Pour rappel, depuis sa création en 2008, ce contrat tripartite fixe le cadre de contribution de La Poste pour « contribuer à la mission d’aménagement et au développement du territoire », adapter son réseau composé de 17 000 points de contact « pour répondre aux besoins des populations desservies » , et pour « associer les commissions départementales de présence postale territoriale (CDPPT) aux orientations et aux travaux de l’Observatoire national de la présence postale ».
Dans un communiqué, les acteurs saluent conjointement les « engagements forts pris par La Poste, l’AMF et l’État pour garantir un service public de qualité à tous les Français. »
Contexte tendu
La satisfaction des engagements pris est d’autant plus forte car les inquiétudes étaient nombreuses dans ce contexte où l’activité du groupe La Poste est de plus en plus chamboulée depuis la crise sanitaire.
Philippe Wahl a été auditionné hier par la commission des affaires économiques du Sénat.
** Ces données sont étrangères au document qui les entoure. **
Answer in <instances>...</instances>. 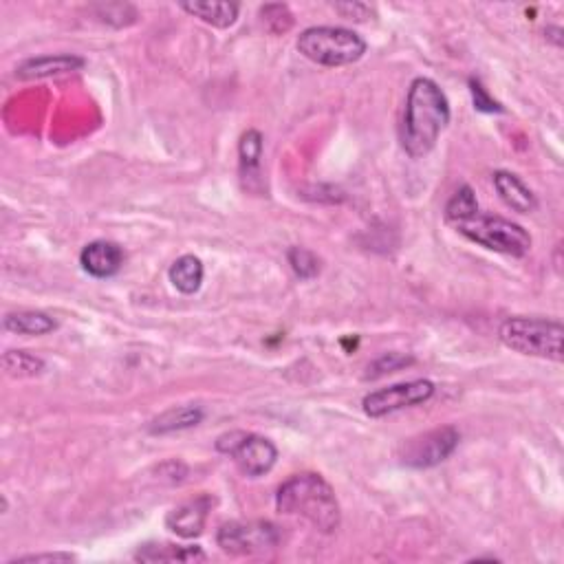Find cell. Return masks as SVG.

Sa présidente, Sophie Primas, a rappelé que « La Poste est déficitaire sur les comptes des quatre services publics qu’elle exerce – déficit brut cumulé estimé à environ 1,69 milliard d’euros pour 2021. »
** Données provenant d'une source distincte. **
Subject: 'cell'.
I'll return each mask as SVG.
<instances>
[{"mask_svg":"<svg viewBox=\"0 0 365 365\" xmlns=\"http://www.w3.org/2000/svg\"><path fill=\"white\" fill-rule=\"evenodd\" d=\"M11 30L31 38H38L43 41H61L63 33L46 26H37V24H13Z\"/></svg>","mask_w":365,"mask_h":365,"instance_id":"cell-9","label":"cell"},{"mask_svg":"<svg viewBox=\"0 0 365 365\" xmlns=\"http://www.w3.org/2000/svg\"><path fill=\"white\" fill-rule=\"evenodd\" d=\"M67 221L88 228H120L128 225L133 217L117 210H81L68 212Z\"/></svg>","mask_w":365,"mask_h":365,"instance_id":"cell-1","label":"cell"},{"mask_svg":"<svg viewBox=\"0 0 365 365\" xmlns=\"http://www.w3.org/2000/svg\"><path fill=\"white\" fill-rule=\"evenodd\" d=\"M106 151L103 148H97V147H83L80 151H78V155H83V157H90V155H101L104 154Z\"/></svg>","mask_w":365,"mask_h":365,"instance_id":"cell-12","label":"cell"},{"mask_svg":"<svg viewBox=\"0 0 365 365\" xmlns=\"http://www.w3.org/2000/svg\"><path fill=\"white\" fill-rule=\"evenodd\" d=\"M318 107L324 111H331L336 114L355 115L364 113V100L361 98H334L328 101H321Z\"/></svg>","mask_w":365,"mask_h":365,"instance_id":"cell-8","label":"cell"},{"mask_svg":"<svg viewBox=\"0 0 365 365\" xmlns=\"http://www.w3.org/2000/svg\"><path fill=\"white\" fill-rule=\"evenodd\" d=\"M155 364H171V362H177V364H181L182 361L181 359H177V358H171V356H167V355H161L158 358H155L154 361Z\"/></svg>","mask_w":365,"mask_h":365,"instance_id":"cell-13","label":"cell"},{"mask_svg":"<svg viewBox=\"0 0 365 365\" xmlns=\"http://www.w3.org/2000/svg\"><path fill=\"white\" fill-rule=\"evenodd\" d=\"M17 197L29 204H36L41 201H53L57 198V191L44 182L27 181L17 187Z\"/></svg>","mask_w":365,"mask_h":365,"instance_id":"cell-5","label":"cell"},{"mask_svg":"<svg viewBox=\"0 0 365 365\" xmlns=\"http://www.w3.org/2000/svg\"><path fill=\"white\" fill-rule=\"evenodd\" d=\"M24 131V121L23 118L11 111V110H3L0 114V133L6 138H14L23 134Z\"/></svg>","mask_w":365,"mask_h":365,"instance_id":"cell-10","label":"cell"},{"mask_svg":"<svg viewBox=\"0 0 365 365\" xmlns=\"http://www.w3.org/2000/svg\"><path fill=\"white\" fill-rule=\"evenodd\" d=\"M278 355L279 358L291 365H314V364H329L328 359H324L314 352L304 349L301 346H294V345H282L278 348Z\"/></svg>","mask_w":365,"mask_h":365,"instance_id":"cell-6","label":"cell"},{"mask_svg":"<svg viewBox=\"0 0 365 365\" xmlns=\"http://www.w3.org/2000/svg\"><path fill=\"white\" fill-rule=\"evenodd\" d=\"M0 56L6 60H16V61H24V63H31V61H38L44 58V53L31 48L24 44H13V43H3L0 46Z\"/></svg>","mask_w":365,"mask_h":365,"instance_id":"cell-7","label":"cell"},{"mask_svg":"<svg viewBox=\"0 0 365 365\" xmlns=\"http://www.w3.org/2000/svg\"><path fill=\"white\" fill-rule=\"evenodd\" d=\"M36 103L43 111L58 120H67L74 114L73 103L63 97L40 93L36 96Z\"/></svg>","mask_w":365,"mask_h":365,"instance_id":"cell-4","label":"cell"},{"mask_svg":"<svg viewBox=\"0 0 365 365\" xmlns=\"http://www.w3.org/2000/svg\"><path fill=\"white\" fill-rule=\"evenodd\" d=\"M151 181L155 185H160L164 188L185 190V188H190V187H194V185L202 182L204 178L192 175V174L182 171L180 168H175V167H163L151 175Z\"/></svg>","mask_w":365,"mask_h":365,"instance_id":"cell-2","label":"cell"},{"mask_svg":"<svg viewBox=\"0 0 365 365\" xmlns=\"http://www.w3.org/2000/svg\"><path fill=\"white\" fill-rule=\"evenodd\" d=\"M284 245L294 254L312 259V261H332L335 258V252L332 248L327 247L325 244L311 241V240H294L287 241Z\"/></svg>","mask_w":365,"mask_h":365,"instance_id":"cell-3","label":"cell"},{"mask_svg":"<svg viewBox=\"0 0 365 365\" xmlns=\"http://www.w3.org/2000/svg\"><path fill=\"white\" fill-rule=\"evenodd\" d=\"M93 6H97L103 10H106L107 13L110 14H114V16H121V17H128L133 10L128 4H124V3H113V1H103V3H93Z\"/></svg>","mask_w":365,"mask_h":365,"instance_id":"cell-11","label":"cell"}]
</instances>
Une situation qui a poussé La Poste à engager des réformes qui inquiètent quelque peu dans les territoires, comme la suppression du timbre rouge ou encore le lancement dans 68 communes d’une expérimentation pour réorganiser les tournées des facteurs.
Mais l’aide financière de l’État à La Poste est désormais inédite puisqu’elle s’élève à 1,12 milliard d’euros et que l’Etat s’est engagé à verser jusqu’en 2025 une compensation budgétaire annuelle du déficit du service universel postal. Un soutien public important qui légitime d'autant plus l’exigence des élus en matière de « qualité de service » , d’« offre de services » et d’ « accessibilité » , qui sont finalement « au cœur du nouveau contrat. »
L’AMF a notamment défendu « l’intérêt des collectivités, des communes, des territoires et in fine des habitants » lors des négociations, comme l’expliquait Patrick Molinoz lors du congrès des maires (voir l'interview).
Ouvertures de 1000 bureaux le samedi ou le jour du marché
« Ce que nous annonçons dans ce contrat c’est que [La Poste] va ouvrir dans les dix-huit mois 1 000 bureaux de poste le samedi ou le jour du marché en semaine. » Voilà ce qu’a expliqué le président du groupe La Poste hier en commission. « C’est une demande récurrente de l’AMF à laquelle nous allons répondre. Nous avons 7 500 bureaux de poste dont environ 1 500 qui ne sont pas ouverts le samedi, et nous allons massivement les ouvrir pour montrer aux gens que La Poste cherche à ouvrir lorsqu’il y a de l’affluence. »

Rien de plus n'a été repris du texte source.